Die Welt in die Arme schließen. Mary Oliver

Sich mit dem Staunen vermählen. Die Welt in die Arme schließen. Mary Oliver, von der diese Zeilen stammen, ist vor einigen Tagen gestorben. Ich teile meine erste Begegnung mit ihr und mein liebstes Gedicht:

Tübingen, zum Ende des alten und zu Beginn des neuen Jahrtausends. Ein altes Haus in der Froschgasse, drei Zimmer im obersten Stock, von Studierenden bewohnt. Ich eines davon. Morgens die Glocken der Johanneskirche, Sonntags dazu der Posaunenchor.

An einem Abend, spät schon, komme ich in die Küche. Musik aus einem alten Kassettenrekorder. L. sitzt da und hört die h-moll-Messe. Und schreibt. L. ist aus Amerika und studiert Theologie. Später wird sie auf der Wurmlinger Kapelle einen Soldaten der US-Armee heiraten. Noch später wird dieser Soldat im Irak sterben und L. Priesterin werden.

Jetzt sitzt sie da und schreibt ein Gedicht ab. Um es besser zu verstehen. Es ist ein Gedicht von Mary Oliver und es ist das erste, was mir begegnet. Kurz zuvor, ein paar Monate ist es her, nicht viel mehr ist mir der Tod begegnet, so nahe, dass ich ihn für lange Zeit nicht wieder loswerde. Genauso wenig wie dieses Gedicht. Es ist mir bis heute das liebste von Mary Oliver. Es handelt vom Sterben. Und davon, die Welt in die Arme zu schließen.

Möge dein Tod so gewesen sein, liebste Mary Oliver, wie du es in diesem Gedicht auf so unvergessliche Weise formuliert hast. Unvergessen bist du in jedem Fall.

When Death Comes by Mary Oliver

When death comes
like the hungry bear in autumn;
when death comes and takes all the bright coins from his purse

to buy me, and snaps the purse shut;
when death comes
like the measle-pox

when death comes
like an iceberg between the shoulder blades,

I want to step through the door full of curiosity, wondering:
what is it going to be like, that cottage of darkness?
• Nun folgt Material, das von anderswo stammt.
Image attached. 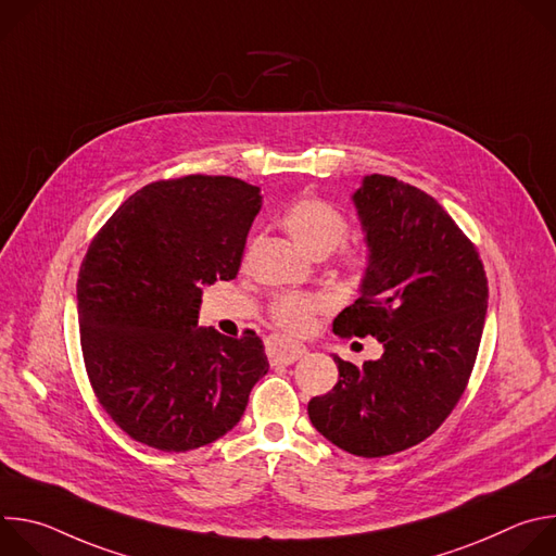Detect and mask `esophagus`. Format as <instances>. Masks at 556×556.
Listing matches in <instances>:
<instances>
[{"label":"esophagus","instance_id":"34e87169","mask_svg":"<svg viewBox=\"0 0 556 556\" xmlns=\"http://www.w3.org/2000/svg\"><path fill=\"white\" fill-rule=\"evenodd\" d=\"M266 350H268V358H270L273 365H292V363H296L299 358H303L307 354L305 345L288 341V339H279V337L268 339Z\"/></svg>","mask_w":556,"mask_h":556}]
</instances>
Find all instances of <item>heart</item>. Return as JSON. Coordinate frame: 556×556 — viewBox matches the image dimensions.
Instances as JSON below:
<instances>
[{
    "instance_id": "b5f03b06",
    "label": "heart",
    "mask_w": 556,
    "mask_h": 556,
    "mask_svg": "<svg viewBox=\"0 0 556 556\" xmlns=\"http://www.w3.org/2000/svg\"><path fill=\"white\" fill-rule=\"evenodd\" d=\"M286 230L292 240L309 255L324 257L332 253L348 235V219L341 211L319 198H301L292 202L281 217ZM348 268L354 275H361L367 266V255L356 251L348 255ZM326 307V301L314 294L290 292L279 296L273 307V321L288 332H303L309 328L314 314Z\"/></svg>"
}]
</instances>
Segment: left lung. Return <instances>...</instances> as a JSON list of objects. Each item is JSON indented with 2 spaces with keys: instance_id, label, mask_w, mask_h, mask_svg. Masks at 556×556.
<instances>
[{
  "instance_id": "8db88e82",
  "label": "left lung",
  "mask_w": 556,
  "mask_h": 556,
  "mask_svg": "<svg viewBox=\"0 0 556 556\" xmlns=\"http://www.w3.org/2000/svg\"><path fill=\"white\" fill-rule=\"evenodd\" d=\"M367 244L358 299L332 330L376 337L378 361L334 356L339 382L307 403L314 429L361 457L405 451L429 438L462 399L478 356L489 283L482 260L425 191L365 176L352 195Z\"/></svg>"
}]
</instances>
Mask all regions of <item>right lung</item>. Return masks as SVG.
Wrapping results in <instances>:
<instances>
[{"instance_id":"add662e5","label":"right lung","mask_w":556,"mask_h":556,"mask_svg":"<svg viewBox=\"0 0 556 556\" xmlns=\"http://www.w3.org/2000/svg\"><path fill=\"white\" fill-rule=\"evenodd\" d=\"M262 208L228 176L151 182L92 240L76 281L86 369L99 403L134 440L191 451L228 433L266 376L262 339L198 326L202 286L230 281Z\"/></svg>"}]
</instances>
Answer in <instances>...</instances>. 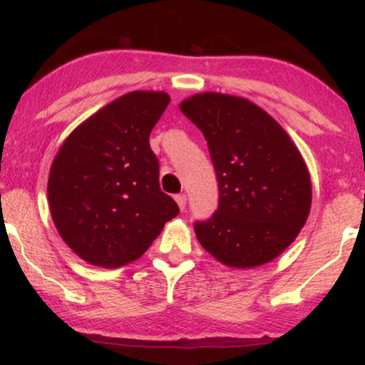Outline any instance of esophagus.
<instances>
[{
	"mask_svg": "<svg viewBox=\"0 0 365 365\" xmlns=\"http://www.w3.org/2000/svg\"><path fill=\"white\" fill-rule=\"evenodd\" d=\"M174 199H176L179 209H181V211H184V209H186V202H187L186 196H184V194H178V196L174 197Z\"/></svg>",
	"mask_w": 365,
	"mask_h": 365,
	"instance_id": "34e87169",
	"label": "esophagus"
}]
</instances>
And therefore I look upon everything
as a brotherhood and a sisterhood,
and I look upon time as no more than an idea,
and I consider eternity as another possibility,

and I think of each life as a flower, as common
as a field daisy, and as singular,

and each name a comfortable music in the mouth,
tending, as all music does, toward silence,

and each body a lion of courage, and something
precious to the earth.

When it’s over, I want to say all my life
I was a bride married to amazement.
I was the bridegroom, taking the world into my arms.

When it’s over, I don’t want to wonder
if I have made of my life something particular, and real.

I don’t want to find myself sighing and frightened,
or full of argument.

I don’t want to end up simply having visited this world.